かくしてサイズ感が絶妙なところに、「トラベルアシスト」が、最新世代へアップデートされた。これはステアリングホイール上のボタンひとつで起動できる運転支援機能システムで、高速道路などで車線維持を含め0~210㎞/hの速度域で作動するレベル2。従来はドライバーがステアリングを握っているかどうか、操舵角をモーターのトルクで検知していたが、新型ではタッチセンサーで認識する方式に改められ、手を軽く添えるだけでOKとなった。つまり具体的に、長距離移動での疲労軽減に効いてくるのだ。
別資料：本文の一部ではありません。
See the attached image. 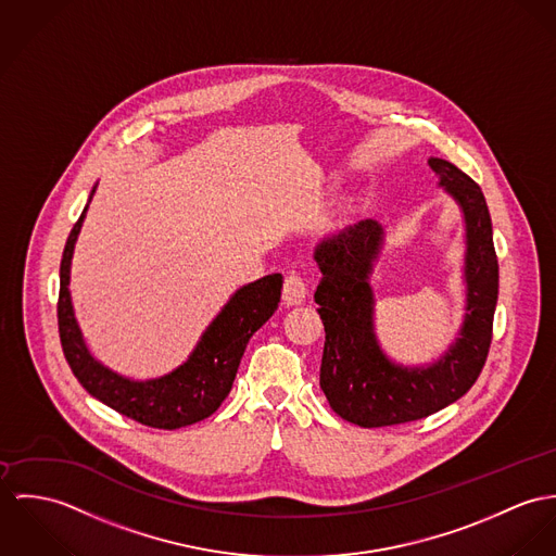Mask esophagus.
Segmentation results:
<instances>
[{
  "mask_svg": "<svg viewBox=\"0 0 556 556\" xmlns=\"http://www.w3.org/2000/svg\"><path fill=\"white\" fill-rule=\"evenodd\" d=\"M307 299V281L301 273H290L283 281V303L286 305H301Z\"/></svg>",
  "mask_w": 556,
  "mask_h": 556,
  "instance_id": "obj_1",
  "label": "esophagus"
}]
</instances>
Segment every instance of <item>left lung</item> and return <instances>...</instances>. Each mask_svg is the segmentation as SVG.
Here are the masks:
<instances>
[{"label":"left lung","mask_w":556,"mask_h":556,"mask_svg":"<svg viewBox=\"0 0 556 556\" xmlns=\"http://www.w3.org/2000/svg\"><path fill=\"white\" fill-rule=\"evenodd\" d=\"M429 166L465 215L467 305L458 339L427 367L392 363L375 337V296L369 275L383 243V228L365 219L321 241L313 257L321 270L315 290L326 341L319 386L343 420L392 427L427 418L458 401L480 377L493 341L498 294L491 213L480 186L454 164L431 157Z\"/></svg>","instance_id":"1"}]
</instances>
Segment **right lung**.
<instances>
[{"instance_id":"1","label":"right lung","mask_w":556,"mask_h":556,"mask_svg":"<svg viewBox=\"0 0 556 556\" xmlns=\"http://www.w3.org/2000/svg\"><path fill=\"white\" fill-rule=\"evenodd\" d=\"M93 191L96 187L91 195ZM89 202L65 241L60 266L58 324L70 369L91 396L144 427L175 431L208 418L230 394L249 339L277 311L283 277L273 273L237 290L181 367L164 377L134 381L91 356L72 308L70 264Z\"/></svg>"}]
</instances>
他にも、インフォテインメントの最新鋭化が図られ、VWが全車種で進めるeSIMの通信モジュールを内蔵するため、We ConnectやWe Connect Plusといった接続環境が前提のオンラインサービスがデフォルトで使える。裏を返せば、スマートフォンの通信容量をクルマが無駄食いしない。しかも専用アプリを介して、スマートフォン上で車両情報を確認できたりドアのロック/アンロックが行えるなど、使い勝手やデジタル・エクスぺリエンス面は格段に進歩している。
その一方で車内のダッシュボード中央、3ゾーンのエアコンパネルは、これまでの3連ダイヤルのような押せばストロークするボタンではなく、操作系統が上下3列に配されタッチパネル&スライダーに替えられた。とはいえ、ゴルフ8の横1列のスライダー式より、ティグアンのそれははるかに扱いやすく、アナログ世代も面食らうほどではない。
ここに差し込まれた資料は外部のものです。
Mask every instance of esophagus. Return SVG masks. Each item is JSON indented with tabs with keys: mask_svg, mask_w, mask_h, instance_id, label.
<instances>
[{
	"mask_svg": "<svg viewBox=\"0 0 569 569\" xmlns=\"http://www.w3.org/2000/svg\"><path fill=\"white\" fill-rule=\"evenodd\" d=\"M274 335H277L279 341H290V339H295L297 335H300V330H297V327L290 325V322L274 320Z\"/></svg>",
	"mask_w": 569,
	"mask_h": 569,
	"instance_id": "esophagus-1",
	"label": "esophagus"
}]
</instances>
もうひとつ、ティグアンの車内空間が充実していると感じさせるのは、ファースト・エディションとR-ライン専用オプションではあるが、ハーマン・カードンによる9個のスピーカーとサブウーファーの専用オーディオシステムが、選択肢としてあること。
いわゆる欧州CセグのコンパクトSUVでは、プレミアムにあたるボルボXC40に同じくハーマン・カードン、DS 7クロスバックにフォーカルが用意されている。だが同じVWグループ内のプレミアム・ブランドであるアウディ、つまりQ3に一任せずVWティグアンが音にもこだわっている点は、高く評価されるべきだろう。